(Short descriptive text snippets)
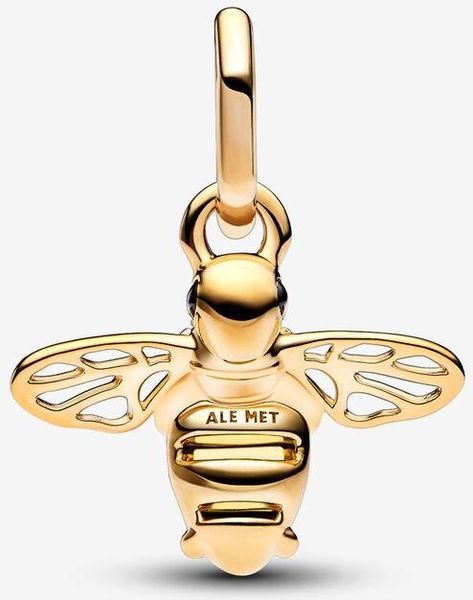 Pandora Funkelnde Biene Charm-Anhänger 762672C01 Anhänger Pandora Funkelnde Biene Charm-Anhänger 762672C01 Anhänger
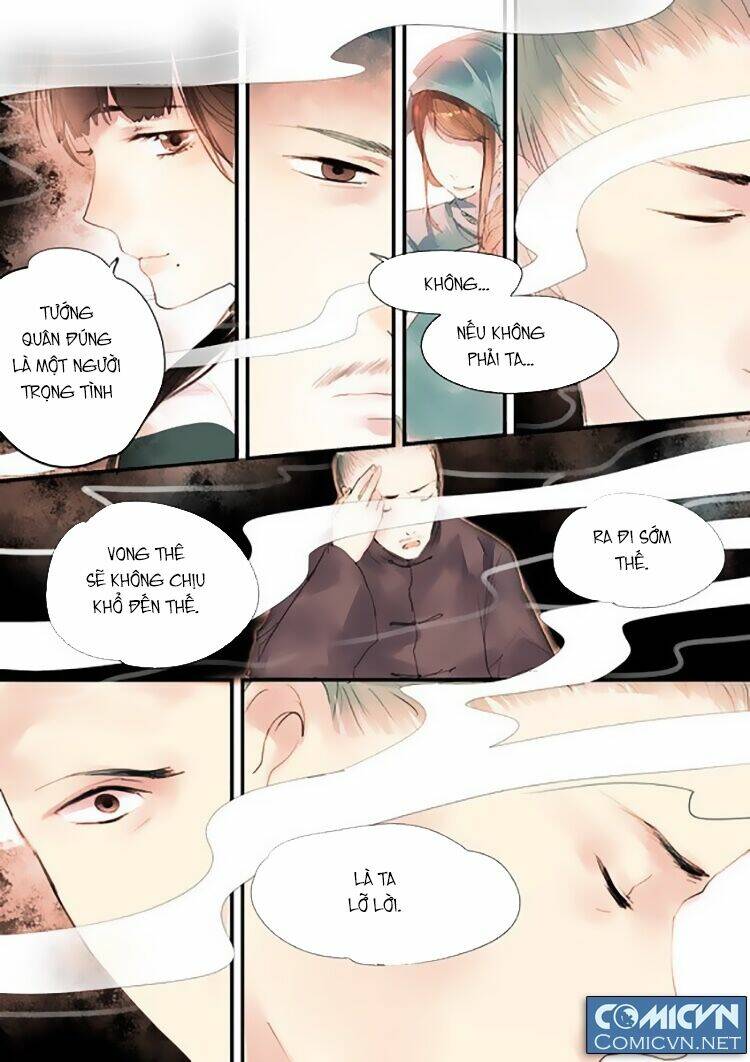 Truyện Đọc Lúc 0H: Chapter 31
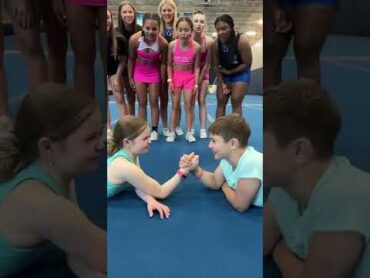 Is My Daughter Stronger Than Her Best Friend? shorts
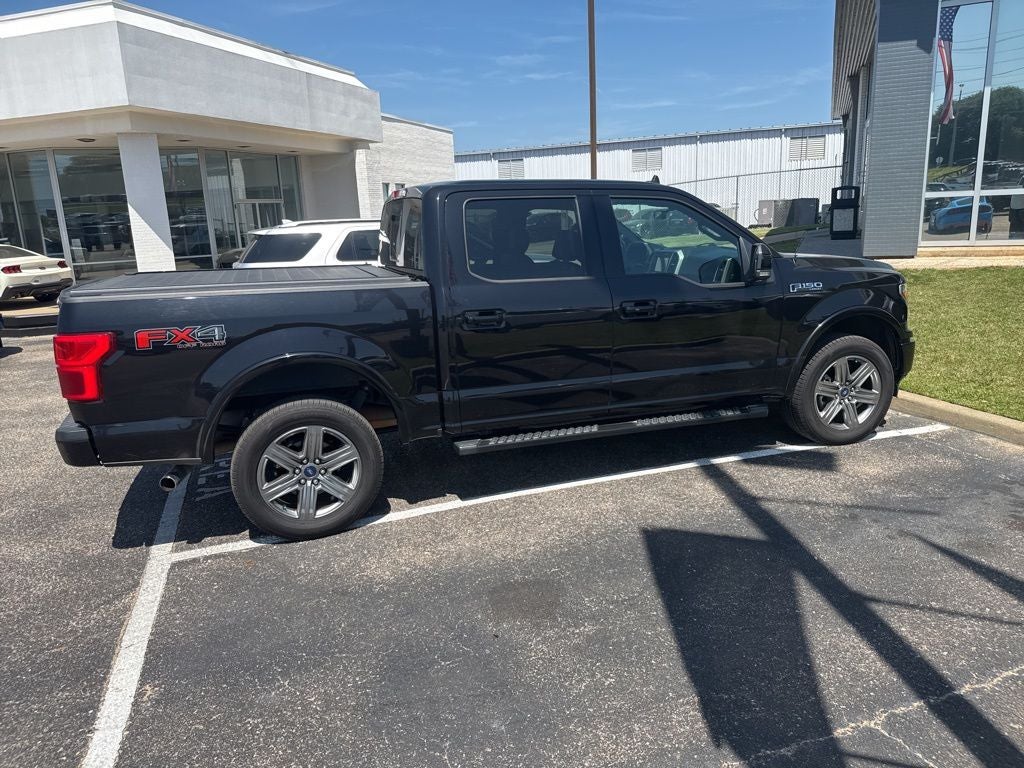 2019 Ford F-150 Lariat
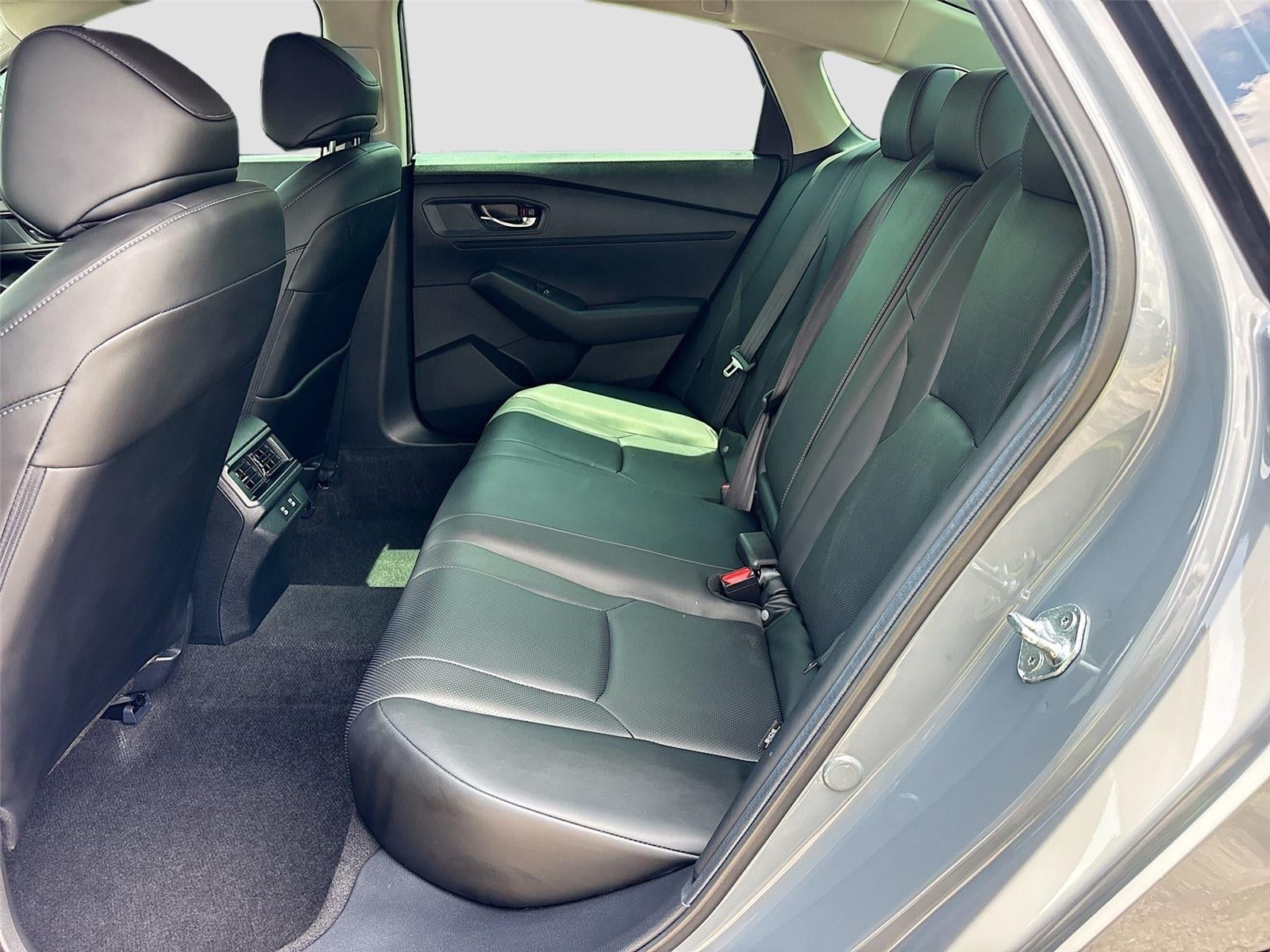 2024 Honda Accord Hybrid EX-L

◆ WORK REQUEST
Pictures stay out of this copy; write out the entries above exactly.

◆ TASK RESULT
 Pandora Funkelnde Biene Charm-Anhänger 762672C01 Anhänger Pandora Funkelnde Biene Charm-Anhänger 762672C01 Anhänger
 Truyện Đọc Lúc 0H: Chapter 31
 Is My Daughter Stronger Than Her Best Friend? shorts
 2019 Ford F-150 Lariat
 2024 Honda Accord Hybrid EX-L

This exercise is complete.